## SHORT EXERCISE
Rewrite all of the records below, replacing "filming position" with "camera position" and keeping everything else unchanged. Leave the pictures out of your answer.

## RECORDS FOR THIS EXERCISE
******************************

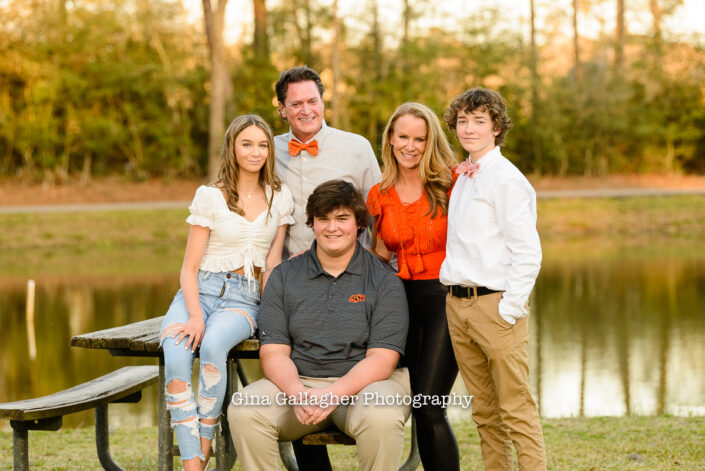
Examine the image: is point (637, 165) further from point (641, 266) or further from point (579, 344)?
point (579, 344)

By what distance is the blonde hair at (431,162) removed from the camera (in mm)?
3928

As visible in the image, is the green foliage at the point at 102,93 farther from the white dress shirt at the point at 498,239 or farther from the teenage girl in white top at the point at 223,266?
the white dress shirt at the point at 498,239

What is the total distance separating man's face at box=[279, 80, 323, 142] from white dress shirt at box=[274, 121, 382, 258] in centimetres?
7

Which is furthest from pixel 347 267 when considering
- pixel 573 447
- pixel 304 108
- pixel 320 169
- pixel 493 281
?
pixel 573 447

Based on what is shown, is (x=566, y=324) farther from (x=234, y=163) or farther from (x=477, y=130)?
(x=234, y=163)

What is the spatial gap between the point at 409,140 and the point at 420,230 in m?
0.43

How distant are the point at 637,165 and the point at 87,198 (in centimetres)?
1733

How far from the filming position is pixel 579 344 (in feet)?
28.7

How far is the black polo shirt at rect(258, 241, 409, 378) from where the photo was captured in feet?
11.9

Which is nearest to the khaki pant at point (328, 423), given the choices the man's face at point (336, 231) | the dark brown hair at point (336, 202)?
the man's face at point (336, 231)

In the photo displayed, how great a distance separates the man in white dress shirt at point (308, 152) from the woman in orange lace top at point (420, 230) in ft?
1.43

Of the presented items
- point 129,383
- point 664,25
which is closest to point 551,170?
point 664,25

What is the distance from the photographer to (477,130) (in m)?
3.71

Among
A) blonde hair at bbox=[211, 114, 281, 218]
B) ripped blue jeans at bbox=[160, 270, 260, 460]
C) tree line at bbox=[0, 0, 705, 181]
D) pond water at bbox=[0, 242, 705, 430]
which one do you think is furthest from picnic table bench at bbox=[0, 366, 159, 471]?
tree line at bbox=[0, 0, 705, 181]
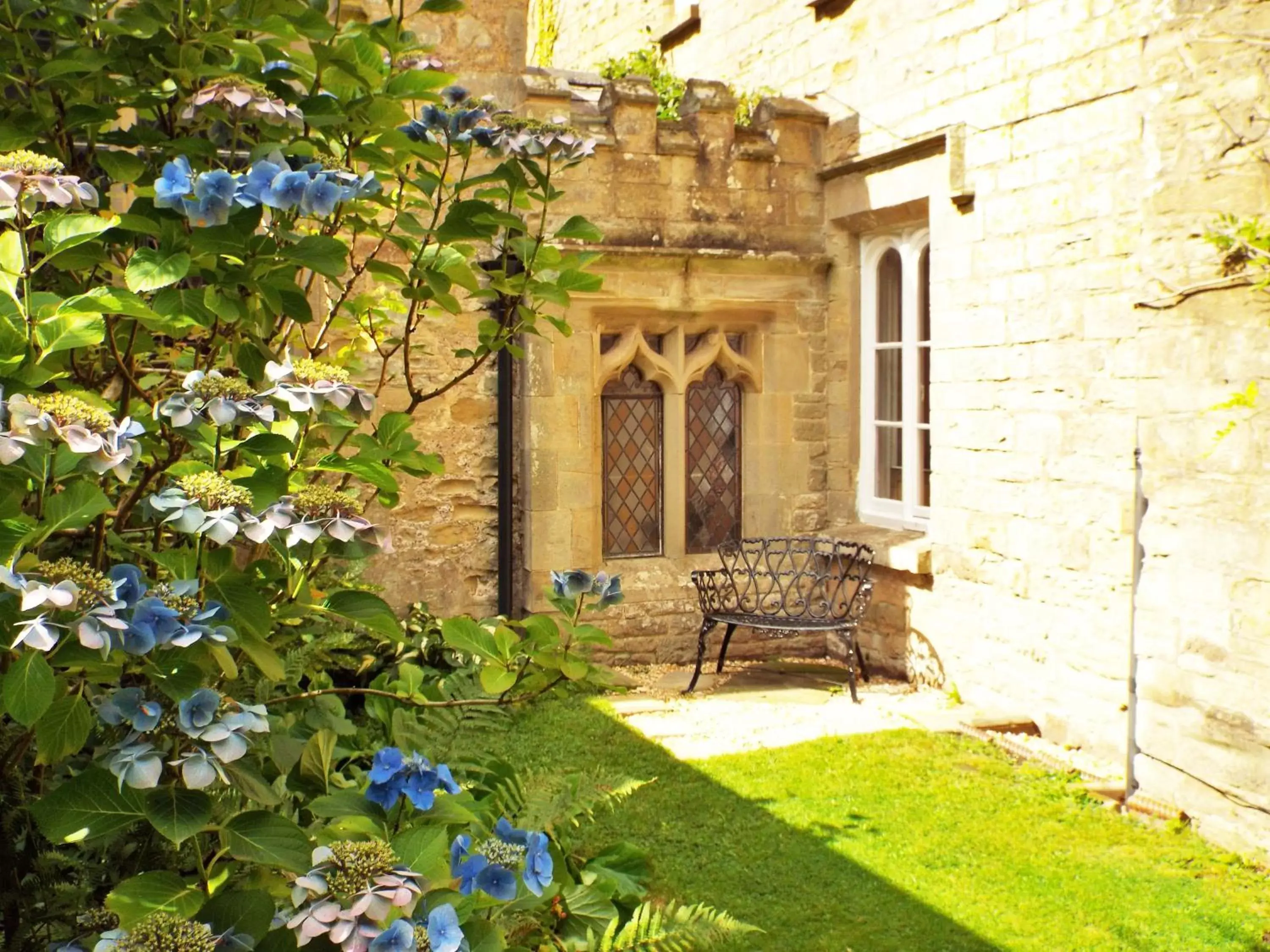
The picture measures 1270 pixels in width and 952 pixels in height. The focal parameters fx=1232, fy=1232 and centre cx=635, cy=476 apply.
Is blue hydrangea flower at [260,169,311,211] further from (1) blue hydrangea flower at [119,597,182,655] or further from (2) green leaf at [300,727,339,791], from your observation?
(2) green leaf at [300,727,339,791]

******************************

## RESPONSE TO THE EXERCISE
Examine the image: is point (637, 165) further from point (641, 266) or further from point (579, 344)?
point (579, 344)

By what distance is the blonde hair at (431,162) removed from the camera (in mm)?
3928

As visible in the image, is the green foliage at the point at 102,93 farther from the white dress shirt at the point at 498,239 or farther from the teenage girl in white top at the point at 223,266?
the white dress shirt at the point at 498,239

What is the total distance separating man's face at box=[279, 80, 323, 142] from white dress shirt at box=[274, 121, 382, 258] in centimetres?
7

Which is furthest from pixel 347 267 when considering
- pixel 573 447
- pixel 304 108
- pixel 320 169
- pixel 493 281
?
pixel 573 447

Based on what is shown, is (x=566, y=324) farther from (x=234, y=163) or farther from (x=477, y=130)?
(x=234, y=163)

What is the spatial gap between the point at 409,140 and the point at 420,230 in m?
0.43

How distant are the point at 637,165 and the point at 87,198 (in centimetres)?
1733

How far from the camera position is pixel 579 344 (in feet)?
28.7

How far is the black polo shirt at rect(258, 241, 409, 378) from where the photo was captured in feet?
11.9

Which is nearest to the khaki pant at point (328, 423), given the choices the man's face at point (336, 231) | the dark brown hair at point (336, 202)?
the man's face at point (336, 231)

In the photo displayed, how great a distance separates the man in white dress shirt at point (308, 152) from the woman in orange lace top at point (420, 230) in ft?
1.43

Of the presented items
- point 129,383
- point 664,25
which is closest to point 551,170?
point 664,25

What is the distance from the photographer to (477,130) (in m)?
3.71

Among
A) blonde hair at bbox=[211, 114, 281, 218]
B) ripped blue jeans at bbox=[160, 270, 260, 460]
C) tree line at bbox=[0, 0, 705, 181]
D) pond water at bbox=[0, 242, 705, 430]
which one do you think is furthest from picnic table bench at bbox=[0, 366, 159, 471]?
tree line at bbox=[0, 0, 705, 181]
The picture measures 1270 pixels in width and 952 pixels in height. The focal parameters fx=1232, fy=1232 and centre cx=635, cy=476 apply.
Is blue hydrangea flower at [260,169,311,211] further from (1) blue hydrangea flower at [119,597,182,655] or further from (2) green leaf at [300,727,339,791], from your observation?
(2) green leaf at [300,727,339,791]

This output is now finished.